Tâche à faire 1
Traduisez en anglais cette phrase de l'extrait sur Jacques Rueff : « Or, la biographie que lui a récemment consacrée Gérard Minart permet de revenir sur cette vision. »
Tâche à faire 2
Poursuivez l'extrait sur Jacques Rueff après sa dernière phrase, s'il vous plaît.

Extrait
++++++++++

Jacques Rueff, « prophète en son pays »

Jean Sénié | 04 mars 2016

économie Jacques RueffJacques Rueff, « prophète en son pays »

Par Jean Senié

Jacques Rueff un libéral francais, de Gérard Minart, Éditions Odile Jacob, 2016, 368 pages, 25.90€

Le choix du titre pourrait, a priori, surprendre, tant Jacques Rueff paraît aujourd’hui oublié, si ce n’est de quelques spécialistes de l’histoire de la pensée économique ou d’historiens de la Vème République. Selon cette vision qui, indéniablement, comporte une part de vérité, Jacques Rueff serait un des derniers hérauts du libéralisme français et, surtout, à la française.

Or, la biographie que lui a récemment consacrée Gérard Minart permet de revenir sur cette vision. La lecture de ce riche ouvrage invite ainsi dès les premières pages à prendre la mesure de la pensée, de l’action de Rueff, mais surtout de sa position cruciale dans les reformulations du libéralisme au XXème siècle. En venant combler un manque évident, l’historien du libéralisme a pour but de réparer un tort et, en même temps, de mettre en lumière une tradition bien française de vouer aux gémonies ses trop rares figures libérales.

++++++++++

Entrées extraites
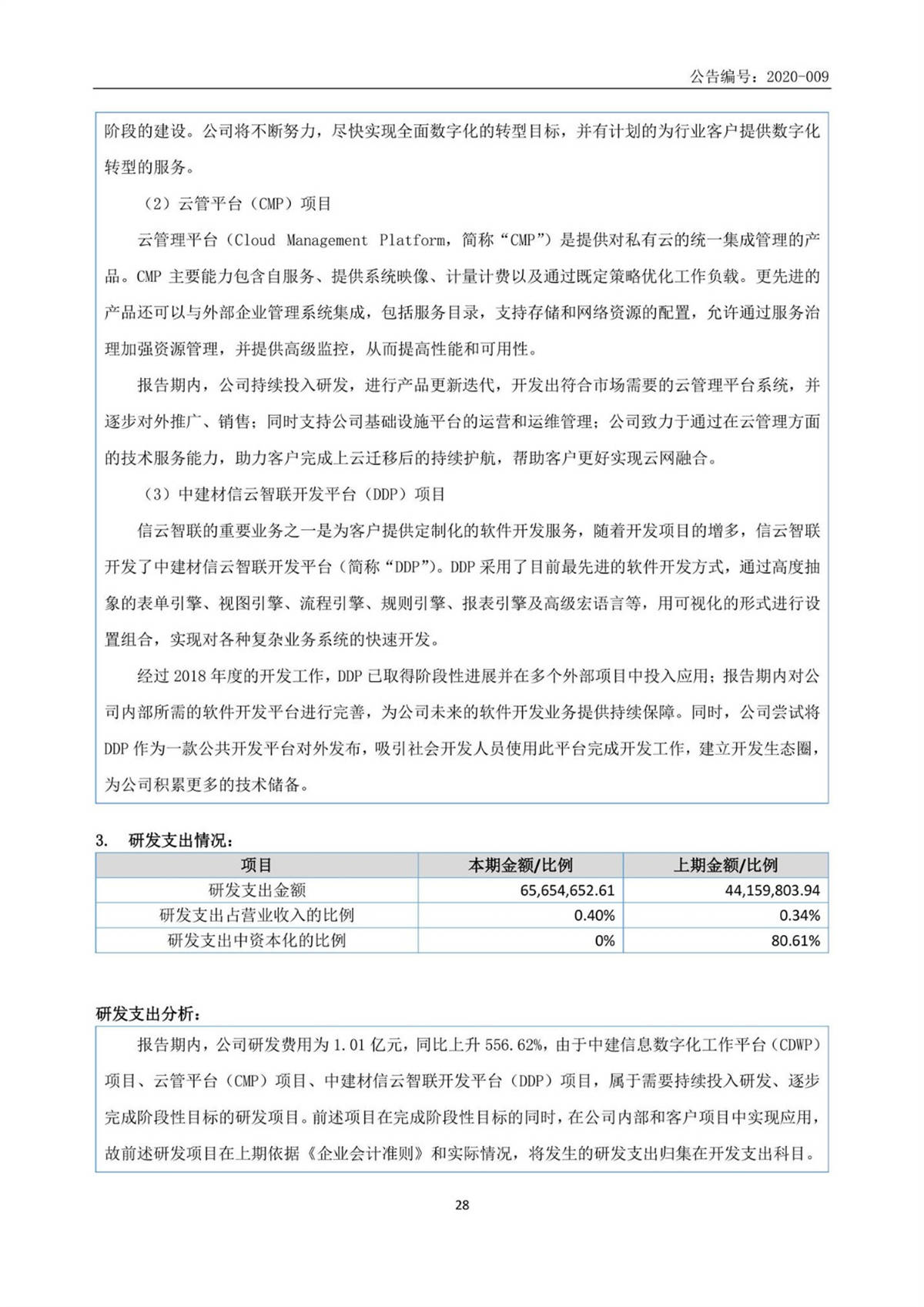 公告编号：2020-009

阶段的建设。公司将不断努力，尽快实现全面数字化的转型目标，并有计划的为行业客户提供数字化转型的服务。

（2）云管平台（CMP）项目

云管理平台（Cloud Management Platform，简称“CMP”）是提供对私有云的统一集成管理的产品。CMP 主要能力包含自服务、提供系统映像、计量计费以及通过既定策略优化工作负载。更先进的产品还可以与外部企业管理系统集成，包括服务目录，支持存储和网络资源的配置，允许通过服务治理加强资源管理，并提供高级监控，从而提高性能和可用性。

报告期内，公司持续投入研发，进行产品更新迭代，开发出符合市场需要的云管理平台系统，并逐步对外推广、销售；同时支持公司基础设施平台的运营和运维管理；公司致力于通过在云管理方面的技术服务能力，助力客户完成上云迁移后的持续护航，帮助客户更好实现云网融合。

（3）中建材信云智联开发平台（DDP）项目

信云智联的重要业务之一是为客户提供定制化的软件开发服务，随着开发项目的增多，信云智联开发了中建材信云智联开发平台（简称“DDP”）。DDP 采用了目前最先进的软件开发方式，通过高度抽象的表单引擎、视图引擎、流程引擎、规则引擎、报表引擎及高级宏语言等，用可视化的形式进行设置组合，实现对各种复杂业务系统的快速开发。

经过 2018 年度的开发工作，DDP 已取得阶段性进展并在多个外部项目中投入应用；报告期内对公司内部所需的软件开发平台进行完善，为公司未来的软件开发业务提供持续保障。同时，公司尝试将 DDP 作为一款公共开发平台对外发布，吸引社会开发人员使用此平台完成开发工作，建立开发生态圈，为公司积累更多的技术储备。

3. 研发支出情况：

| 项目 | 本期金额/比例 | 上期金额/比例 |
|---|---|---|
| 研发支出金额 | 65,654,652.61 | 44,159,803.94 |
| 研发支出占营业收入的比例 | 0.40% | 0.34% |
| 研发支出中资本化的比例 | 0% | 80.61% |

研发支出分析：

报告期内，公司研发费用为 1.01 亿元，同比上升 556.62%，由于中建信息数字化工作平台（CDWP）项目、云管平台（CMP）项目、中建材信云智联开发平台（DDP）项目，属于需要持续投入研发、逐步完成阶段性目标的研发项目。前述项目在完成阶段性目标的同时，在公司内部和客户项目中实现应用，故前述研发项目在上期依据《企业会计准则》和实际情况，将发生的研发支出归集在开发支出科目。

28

++++++++++

Réponse 1
However, the biography that Gérard Minart recently devoted to him makes it possible to revisit this view.

Réponse 2
Un penseur tombé dans l’oubli

Sans nous appesantir sur ce qui constitue le contexte de l’œuvre, il est frappant que depuis sa mort en 1978, Jacques Rueff soit sorti de la mémoire collective. Peu d’ouvrages lui sont aujourd’hui consacrés, et ce, toujours de manière indirecte. L’ouvrage de Gérard Minart est ainsi la première biographie en bonne et due forme dédié à une figure que les anglo-saxons continuent d’étudier et à laquelle ils font encore référence.

Il convient, dès à présent, de saluer le travail de Gérard Minart. Il est tout à l’honneur de cet ancien rédacteur en chef du quotidien régional La Voix du Nord d’écrire une histoire, par certains aspects, méconnue, celle du libéralisme français. La biographie de Jacques Rueff fait suite à des ouvrages sur Pierre Daunou[1], Frédéric Bastiat[2] ou sur le belge Gustave de Molinari, disciple de Frédéric Bastiat[3]. Sans aller trop avant dans le lamento sur la méconnaissance de la tradition libérale francophone, on peut se féliciter du sillon que continue de tracer inlassablement Gérard Minart ainsi que de la persévérance avec laquelle il entend reconstituer les différentes branches du libéralisme français, lequel ne se résume pas, en dépit de tous ses mérites, à l’unique personne de Raymond Aron.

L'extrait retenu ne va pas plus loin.